Please answer these from the Paul Robeson article:
(a) In what year did Steve McQueen promise to bring Robeson's life to the screen?
(b) How many parts make up the Small Axe film series?
(c) Where and in what year was Robeson born?
* Begin EXCERPT PROVIDED *
Opinions & Features

Singer, actor, athlete and lawyer: Why you must know about civil rights pioneer Paul Robeson

Off the back of his successful cinematic storytelling of the life of Solomon Northup in 12 Years A Slave, British director Steve McQueen promised in 2014 to bring the life of the intriguingly versatile Paul Robeson to the silver screens.

That promise is yet to be fulfilled but it is not as if McQueen has been dormant. Currently, he is putting out a five-part anthological film series called Small Axe, which is a tapestry of five distinct stories about the life of West Indian immigrants to the UK in the 1960s and 70s.

Someday, Robeson will have his day in the theaters. It speaks to the times that a film has come to be the easiest and most appreciated way we may know and understand some of the most accomplished minds that ever lived.

A few would reckon that to describe Robeson – himself an actor between the 1920s and 50s – as “accomplished” is an understatement. If it were ever possible, one could go with the king of the jacks of all trades.

Robeson said of himself: “As an artist, I come to sing, but as a citizen, I will always speak for peace, and no one can silence me in this.” These things that he was were not at odds with another but constituted the wholesomeness of his being.

Born in Princeton, New Jersey in 1898, Robeson came into the world at a time that America was on the precipice of its modern self. The dawn and the early years of the 20th century have been tagged as the Progressive Era of American history but it suffices to say that this advancement in the human condition that was sought by money, power and technocracy did not take into account Robeson’s people.
* End EXCERPT PROVIDED *
* Begin LISTED RECORDS *
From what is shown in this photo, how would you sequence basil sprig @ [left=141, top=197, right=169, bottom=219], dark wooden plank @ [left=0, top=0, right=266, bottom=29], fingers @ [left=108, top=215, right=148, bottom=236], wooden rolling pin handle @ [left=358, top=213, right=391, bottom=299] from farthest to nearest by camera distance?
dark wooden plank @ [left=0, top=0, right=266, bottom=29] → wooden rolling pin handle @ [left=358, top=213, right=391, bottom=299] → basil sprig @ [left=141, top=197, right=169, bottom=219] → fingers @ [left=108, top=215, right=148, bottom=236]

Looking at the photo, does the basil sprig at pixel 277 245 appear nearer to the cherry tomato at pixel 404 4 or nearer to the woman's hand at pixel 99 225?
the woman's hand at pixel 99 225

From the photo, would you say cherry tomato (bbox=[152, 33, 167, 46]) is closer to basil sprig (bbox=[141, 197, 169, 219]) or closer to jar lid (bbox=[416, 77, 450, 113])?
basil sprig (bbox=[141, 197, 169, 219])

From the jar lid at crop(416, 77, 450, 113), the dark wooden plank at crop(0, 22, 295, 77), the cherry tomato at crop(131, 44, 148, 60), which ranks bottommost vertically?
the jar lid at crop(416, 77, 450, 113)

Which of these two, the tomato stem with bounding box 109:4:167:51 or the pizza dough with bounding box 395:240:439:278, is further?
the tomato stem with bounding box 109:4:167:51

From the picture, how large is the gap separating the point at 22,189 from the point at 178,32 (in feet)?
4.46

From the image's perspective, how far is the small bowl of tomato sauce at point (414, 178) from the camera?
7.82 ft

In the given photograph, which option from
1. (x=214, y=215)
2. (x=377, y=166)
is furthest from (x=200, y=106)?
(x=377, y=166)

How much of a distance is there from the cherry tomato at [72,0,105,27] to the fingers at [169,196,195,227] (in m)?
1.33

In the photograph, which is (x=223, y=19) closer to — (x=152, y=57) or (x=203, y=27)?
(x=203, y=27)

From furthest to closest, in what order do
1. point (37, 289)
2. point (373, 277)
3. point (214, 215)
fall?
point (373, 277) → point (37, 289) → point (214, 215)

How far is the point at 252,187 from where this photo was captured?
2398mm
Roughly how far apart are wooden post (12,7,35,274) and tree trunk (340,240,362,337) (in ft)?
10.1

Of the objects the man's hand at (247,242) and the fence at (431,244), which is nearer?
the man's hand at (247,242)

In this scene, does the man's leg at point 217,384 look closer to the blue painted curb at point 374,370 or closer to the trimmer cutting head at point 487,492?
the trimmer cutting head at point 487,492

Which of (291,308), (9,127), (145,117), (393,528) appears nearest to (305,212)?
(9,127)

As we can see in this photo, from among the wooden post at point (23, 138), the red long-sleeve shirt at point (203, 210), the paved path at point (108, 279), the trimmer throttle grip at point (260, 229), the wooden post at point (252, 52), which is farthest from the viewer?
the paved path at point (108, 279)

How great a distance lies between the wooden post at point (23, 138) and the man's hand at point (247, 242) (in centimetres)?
* End LISTED RECORDS *
ANSWER TO THIS TASK —
(a) 2014
(b) Five
(c) Princeton, New Jersey, in 1898